Thompson’s acerbic, manic, often obscene observations of the American Dream and its politics are, or should have been, near the heart of the documentary. Admitting to starting out “naively enthusiastic . . . like a first hit of orange sunshine,” and boasting of ingesting tons of “Congolese hallucinogen Ibogaine” -- another Thompson fabrication -- Gibney “can’t say what it was that I directed in the film.” Hence the problem, for the resultant collage cannot stand back and assess its own adolescent hippie awe of Flower Power San Francisco and Woody Creek, Colorado, of drugs and alcohol and of deliberate shock effect in the “cool” hero who confronts “square” hypocrisy.
Like Kerouac and Kesey, Thompson had contradiction issues, but unlike Beat forerunner Walt Whitman’s universal Self -- “Very well then I contradict myself,/(I am large, I contain multitudes.)” -- he was unable to reconcile or accept them. Like Norman Mailer, he wanted to “translate his life into a literary career,” but the “mockery, rage and despair” worn on the sleeve of this involved observer grew tiresome.

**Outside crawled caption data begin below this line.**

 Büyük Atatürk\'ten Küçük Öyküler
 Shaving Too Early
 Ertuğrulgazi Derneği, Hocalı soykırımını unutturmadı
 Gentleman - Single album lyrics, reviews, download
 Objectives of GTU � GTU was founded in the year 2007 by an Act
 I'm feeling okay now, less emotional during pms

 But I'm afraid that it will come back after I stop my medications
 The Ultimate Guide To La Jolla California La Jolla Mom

Congenitally behind on deadlines, he grew to rely on aural-recording of his pieces. “You go with your instincts,” but things worked out less frequently as, he bemoaned, his own presence and personality become the cynosure and thus altered events he was to cover. Fact, interpretation, wishful thinking, and out-and-out invention mingled so freely as to become inseparable, and Hunter lost joy in himself as individual and as writer. Some few later essays are praised by others, but the confusion, or disillusion, had begun as early as the 1972 “Campaign Bloat” of McGovern’s fatal Eagleton error. Two years later it was set in stone in Kinshasa, where Thompson dog-paddled a pool in a Nixon mask while nearby assignments Ali and Foreman rumbled in the jungle.

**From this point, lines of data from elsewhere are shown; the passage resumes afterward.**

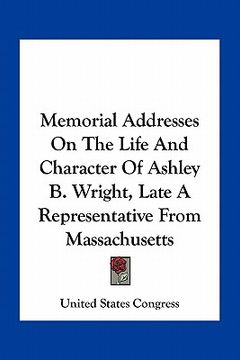 portada memorial addresses on the life and character of ashley b. wright, late a representative from massachusetts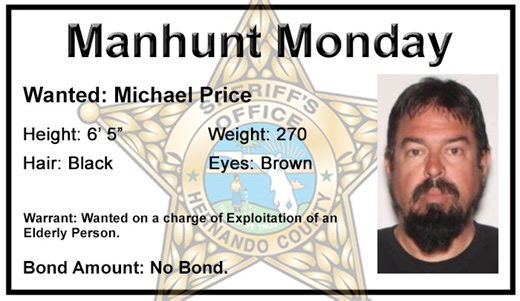 UPDATE 6:30 p.m. Michael Price has been arrested without incident. Thank you for all of the tips. Original information Manhunt Monday Michael Price DOB/04-23-1972 Warrant: Wanted for Exploitation of the Elderly. No Bond | Hernando County Sheriff's Office
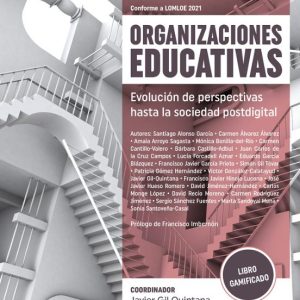 ORGANIZACIONES EDUCATIVAS - EVOLUCIÓN DE PERSPECTIVAS HASTA LA SOCIEDAD POSTDIGITAL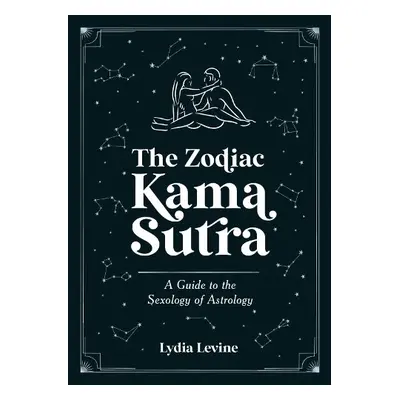 Zodiac Kama Sutra - Levine, Lydia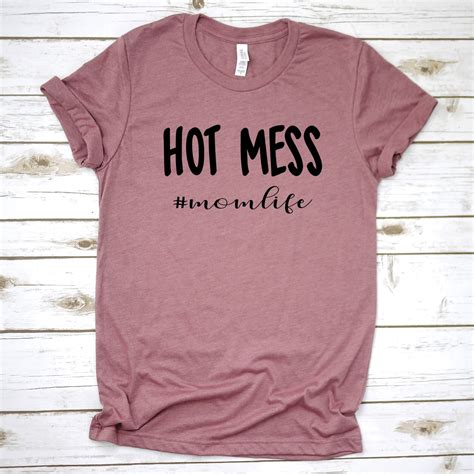 Hot Mess Momlife Tee Mom Tees Mom Life Shirt Etsy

The author tired and trapped inside his image and notoriety, the writing turned largely irrelevant, even as the myth attracted groupies and hangers-on who were more than the family would put up with. The later years and end are rather rushed in the film, and the opportunity is not seized to relate Thompson’s erratic but prescient sociopolitical X-ray vision to current public cynicism. Neither author nor film develops, so what you see from the very beginning is what you get. Similar to the recent Chicago 10, Gonzo banks on an easy adolescent delight in seeing the debunking of the powers that be, but, like Thompson’s own run for office, that is of no help in the final tally. The bang-bang mannerisms cloy as quickly on-screen as does the macho ego-posturing on the prose page.
(Released by Magnolia Pictures and rated "R" for drug and sexual content, language and some nudity.)